The study reported the following key findings from CNP-104 treatment.
- Slowing of disease progression in liver stiffness measured on Fibroscan, with a statistically significant differences between the active treatment vs. placebo at 120 days.
- Greater trending toward decreased albumin levels in the placebo group vs. the CNP-104 group.
- CNP-104 was linked to a favorable T-cell response in pathogenic T-cell populations and tolerance-inducing CD8 T cells.
- T helper 17 T cells decreased in number and percentage, with significantly higher response rates with CNP-104 vs. placebo at 120 days.

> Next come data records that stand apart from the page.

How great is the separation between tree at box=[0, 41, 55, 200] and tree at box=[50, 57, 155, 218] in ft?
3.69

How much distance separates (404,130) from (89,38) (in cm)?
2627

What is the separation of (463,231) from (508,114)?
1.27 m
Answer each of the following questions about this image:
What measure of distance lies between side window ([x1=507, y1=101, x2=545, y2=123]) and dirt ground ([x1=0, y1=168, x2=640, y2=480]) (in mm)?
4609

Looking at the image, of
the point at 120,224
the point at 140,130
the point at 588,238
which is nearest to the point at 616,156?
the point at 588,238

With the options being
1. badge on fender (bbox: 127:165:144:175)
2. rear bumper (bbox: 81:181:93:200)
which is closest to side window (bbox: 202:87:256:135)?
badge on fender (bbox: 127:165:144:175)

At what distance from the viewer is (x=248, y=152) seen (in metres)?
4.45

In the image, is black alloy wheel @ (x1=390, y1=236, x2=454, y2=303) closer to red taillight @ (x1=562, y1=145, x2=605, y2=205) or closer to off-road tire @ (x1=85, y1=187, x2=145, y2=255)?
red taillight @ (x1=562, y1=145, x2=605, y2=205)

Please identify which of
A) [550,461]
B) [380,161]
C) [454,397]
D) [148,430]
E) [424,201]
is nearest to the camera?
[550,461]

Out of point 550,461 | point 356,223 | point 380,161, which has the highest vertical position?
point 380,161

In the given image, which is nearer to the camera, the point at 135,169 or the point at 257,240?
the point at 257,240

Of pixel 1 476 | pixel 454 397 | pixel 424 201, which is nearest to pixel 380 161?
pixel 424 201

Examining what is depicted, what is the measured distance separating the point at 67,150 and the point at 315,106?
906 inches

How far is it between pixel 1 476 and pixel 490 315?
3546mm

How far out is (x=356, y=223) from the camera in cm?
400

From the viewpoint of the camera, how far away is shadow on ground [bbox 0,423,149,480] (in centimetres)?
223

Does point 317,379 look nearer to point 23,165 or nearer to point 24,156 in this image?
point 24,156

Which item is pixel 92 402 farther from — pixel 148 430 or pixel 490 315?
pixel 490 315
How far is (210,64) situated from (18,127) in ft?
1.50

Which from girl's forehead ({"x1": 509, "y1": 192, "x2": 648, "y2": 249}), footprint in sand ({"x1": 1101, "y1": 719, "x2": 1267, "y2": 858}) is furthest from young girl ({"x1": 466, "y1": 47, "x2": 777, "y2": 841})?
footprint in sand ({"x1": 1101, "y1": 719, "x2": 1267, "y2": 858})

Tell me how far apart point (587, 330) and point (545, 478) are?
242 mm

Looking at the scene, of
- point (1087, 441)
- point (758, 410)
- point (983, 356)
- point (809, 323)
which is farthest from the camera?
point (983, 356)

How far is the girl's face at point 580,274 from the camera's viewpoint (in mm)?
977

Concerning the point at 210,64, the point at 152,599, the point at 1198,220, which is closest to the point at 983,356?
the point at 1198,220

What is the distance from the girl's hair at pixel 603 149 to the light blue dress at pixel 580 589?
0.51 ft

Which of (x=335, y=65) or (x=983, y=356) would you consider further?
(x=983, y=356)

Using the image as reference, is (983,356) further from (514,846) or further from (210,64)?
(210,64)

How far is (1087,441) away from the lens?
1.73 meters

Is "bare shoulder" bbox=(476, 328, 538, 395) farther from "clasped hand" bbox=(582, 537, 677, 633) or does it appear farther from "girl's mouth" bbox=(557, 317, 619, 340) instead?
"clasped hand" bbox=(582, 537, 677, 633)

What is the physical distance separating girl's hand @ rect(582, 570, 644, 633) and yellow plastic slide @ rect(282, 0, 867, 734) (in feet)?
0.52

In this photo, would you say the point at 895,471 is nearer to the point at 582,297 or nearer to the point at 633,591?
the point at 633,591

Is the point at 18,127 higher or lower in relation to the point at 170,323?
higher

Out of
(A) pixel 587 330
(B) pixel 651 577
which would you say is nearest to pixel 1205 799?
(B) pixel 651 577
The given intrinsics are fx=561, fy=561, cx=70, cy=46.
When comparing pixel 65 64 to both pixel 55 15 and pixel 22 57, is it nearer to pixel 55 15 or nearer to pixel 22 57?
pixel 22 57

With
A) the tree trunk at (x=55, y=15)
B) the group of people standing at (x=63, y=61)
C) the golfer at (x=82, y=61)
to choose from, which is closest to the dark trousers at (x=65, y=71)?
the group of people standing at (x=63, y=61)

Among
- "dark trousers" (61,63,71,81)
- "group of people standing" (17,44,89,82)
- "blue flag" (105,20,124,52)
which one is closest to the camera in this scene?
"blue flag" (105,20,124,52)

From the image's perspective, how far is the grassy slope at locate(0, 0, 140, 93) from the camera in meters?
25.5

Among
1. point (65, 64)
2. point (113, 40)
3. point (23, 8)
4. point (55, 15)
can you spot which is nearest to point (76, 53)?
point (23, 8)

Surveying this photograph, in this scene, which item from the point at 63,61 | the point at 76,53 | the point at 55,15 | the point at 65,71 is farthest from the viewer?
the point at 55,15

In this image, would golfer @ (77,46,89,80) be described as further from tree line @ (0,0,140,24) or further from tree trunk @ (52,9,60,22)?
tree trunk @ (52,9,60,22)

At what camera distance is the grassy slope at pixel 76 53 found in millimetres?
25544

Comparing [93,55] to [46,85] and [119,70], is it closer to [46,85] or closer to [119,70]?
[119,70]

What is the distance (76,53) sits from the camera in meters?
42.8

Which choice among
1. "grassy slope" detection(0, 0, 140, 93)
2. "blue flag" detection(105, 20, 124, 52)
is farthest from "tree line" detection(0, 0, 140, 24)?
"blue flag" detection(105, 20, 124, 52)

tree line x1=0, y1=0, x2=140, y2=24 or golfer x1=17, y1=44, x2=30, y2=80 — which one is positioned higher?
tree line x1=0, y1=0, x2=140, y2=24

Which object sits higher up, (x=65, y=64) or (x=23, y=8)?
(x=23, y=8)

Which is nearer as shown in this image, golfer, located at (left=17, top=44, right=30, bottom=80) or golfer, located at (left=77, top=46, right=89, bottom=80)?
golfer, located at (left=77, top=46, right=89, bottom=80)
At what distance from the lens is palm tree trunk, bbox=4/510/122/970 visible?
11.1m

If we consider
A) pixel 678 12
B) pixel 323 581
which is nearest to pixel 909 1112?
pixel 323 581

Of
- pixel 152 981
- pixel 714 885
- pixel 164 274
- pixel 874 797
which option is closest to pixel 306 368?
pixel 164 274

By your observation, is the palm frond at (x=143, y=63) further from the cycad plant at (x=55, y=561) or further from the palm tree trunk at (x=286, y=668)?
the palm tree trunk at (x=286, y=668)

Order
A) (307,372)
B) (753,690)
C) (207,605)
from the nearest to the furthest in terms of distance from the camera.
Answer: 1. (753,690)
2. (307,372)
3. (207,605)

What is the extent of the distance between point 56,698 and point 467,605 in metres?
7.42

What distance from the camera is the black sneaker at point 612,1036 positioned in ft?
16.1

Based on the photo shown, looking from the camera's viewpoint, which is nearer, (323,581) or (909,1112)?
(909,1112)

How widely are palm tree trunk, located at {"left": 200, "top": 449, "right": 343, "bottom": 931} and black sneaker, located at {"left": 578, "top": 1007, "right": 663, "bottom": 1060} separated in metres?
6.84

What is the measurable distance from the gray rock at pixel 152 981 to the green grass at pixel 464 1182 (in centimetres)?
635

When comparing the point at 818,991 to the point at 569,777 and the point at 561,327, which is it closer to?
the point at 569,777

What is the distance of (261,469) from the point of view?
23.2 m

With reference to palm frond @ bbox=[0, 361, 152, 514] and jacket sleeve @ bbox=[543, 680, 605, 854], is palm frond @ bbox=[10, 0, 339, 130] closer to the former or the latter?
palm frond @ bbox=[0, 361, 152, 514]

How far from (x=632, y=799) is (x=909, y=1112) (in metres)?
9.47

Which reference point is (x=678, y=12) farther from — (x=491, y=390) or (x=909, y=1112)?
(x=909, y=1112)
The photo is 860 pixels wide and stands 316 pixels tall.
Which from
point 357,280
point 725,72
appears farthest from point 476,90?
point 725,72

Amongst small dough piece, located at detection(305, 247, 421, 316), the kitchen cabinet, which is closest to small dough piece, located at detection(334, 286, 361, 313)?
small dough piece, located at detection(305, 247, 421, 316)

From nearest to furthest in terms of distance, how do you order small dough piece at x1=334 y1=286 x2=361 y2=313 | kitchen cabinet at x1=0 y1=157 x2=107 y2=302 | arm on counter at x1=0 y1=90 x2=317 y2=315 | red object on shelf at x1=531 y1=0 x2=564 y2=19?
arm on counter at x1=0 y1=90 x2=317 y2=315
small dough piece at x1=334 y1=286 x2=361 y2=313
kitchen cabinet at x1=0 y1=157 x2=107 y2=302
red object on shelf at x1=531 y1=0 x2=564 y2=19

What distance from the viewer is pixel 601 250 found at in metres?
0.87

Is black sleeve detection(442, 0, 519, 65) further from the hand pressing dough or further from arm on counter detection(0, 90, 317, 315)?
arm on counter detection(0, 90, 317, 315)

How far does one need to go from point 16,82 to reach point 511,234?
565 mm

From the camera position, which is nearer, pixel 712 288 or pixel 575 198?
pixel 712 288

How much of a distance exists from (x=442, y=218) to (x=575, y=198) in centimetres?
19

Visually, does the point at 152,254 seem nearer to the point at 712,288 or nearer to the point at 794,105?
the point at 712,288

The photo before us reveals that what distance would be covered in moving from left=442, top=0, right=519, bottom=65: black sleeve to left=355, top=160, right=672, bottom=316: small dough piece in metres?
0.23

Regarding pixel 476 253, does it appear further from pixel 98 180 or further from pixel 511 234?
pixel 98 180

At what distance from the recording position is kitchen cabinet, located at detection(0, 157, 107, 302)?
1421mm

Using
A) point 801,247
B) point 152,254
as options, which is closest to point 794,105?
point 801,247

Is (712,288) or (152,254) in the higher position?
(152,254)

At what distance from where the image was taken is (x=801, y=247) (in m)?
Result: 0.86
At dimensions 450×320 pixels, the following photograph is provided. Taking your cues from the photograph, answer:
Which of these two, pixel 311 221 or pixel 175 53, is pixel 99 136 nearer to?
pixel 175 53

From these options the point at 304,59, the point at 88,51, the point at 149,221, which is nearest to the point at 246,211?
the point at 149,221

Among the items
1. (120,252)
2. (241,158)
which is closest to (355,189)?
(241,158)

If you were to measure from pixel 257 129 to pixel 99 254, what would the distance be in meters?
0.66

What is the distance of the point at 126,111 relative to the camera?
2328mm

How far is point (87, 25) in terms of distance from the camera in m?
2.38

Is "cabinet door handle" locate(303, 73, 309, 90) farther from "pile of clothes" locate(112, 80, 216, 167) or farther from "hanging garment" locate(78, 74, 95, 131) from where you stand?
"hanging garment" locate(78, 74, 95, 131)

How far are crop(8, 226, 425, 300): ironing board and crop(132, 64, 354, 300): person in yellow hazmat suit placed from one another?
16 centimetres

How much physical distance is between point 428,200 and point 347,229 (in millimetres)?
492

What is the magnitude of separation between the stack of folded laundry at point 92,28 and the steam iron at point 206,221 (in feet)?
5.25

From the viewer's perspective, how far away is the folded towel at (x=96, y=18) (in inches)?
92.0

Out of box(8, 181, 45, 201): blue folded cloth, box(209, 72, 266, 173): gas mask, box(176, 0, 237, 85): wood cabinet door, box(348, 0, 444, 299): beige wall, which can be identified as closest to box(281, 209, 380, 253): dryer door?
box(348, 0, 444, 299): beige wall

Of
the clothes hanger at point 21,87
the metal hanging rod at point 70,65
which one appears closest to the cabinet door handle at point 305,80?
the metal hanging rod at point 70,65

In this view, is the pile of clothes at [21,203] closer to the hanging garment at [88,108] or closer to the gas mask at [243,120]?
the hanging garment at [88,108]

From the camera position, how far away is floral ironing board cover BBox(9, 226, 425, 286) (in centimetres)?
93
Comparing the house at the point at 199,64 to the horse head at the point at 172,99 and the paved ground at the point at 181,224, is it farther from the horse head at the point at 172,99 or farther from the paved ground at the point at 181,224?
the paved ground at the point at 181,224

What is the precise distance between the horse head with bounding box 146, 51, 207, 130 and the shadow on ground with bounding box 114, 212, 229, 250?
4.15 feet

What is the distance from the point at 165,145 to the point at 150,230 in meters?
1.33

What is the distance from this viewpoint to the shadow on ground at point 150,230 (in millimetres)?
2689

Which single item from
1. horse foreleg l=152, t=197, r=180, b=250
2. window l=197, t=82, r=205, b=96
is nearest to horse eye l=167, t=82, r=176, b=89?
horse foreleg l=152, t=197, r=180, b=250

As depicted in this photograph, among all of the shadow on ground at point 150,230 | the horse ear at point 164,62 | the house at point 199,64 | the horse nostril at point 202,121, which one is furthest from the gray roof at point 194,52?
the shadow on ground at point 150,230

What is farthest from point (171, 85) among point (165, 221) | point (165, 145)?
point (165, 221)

- CNP-104 was safe and well tolerated, with all treatment-related adverse events considered mild.
More study needed
CNP-104 is a biodegradable nanoparticle that encapsulates the E2 component of the mitochondrial PDC, which is recognized as being a key auto-antigen in patients with PBC. Treatment with CNP-104 intends to tackle the root cause of PBC by inducing tolerance to pathogenic activated PDC-E2 T cells that trigger bile duct inflammation, thus resulting in improved outcomes in liver health.
“Despite the recent evolution of the PBC treatment landscape, there remains a significant unmet need for new treatments,” said Christopher Bowlus, the Lena Valente professor and chief of the division of gastroenterology and hepatology at the University of California, Davis, and principal investigator for the current phase 2a study, in a statement. “Unlike CNP-104, current therapies do not address the root cause of the disease.” The “data are early and from a small number of patients, [but] they are incredibly promising and merit further investigation,” he added.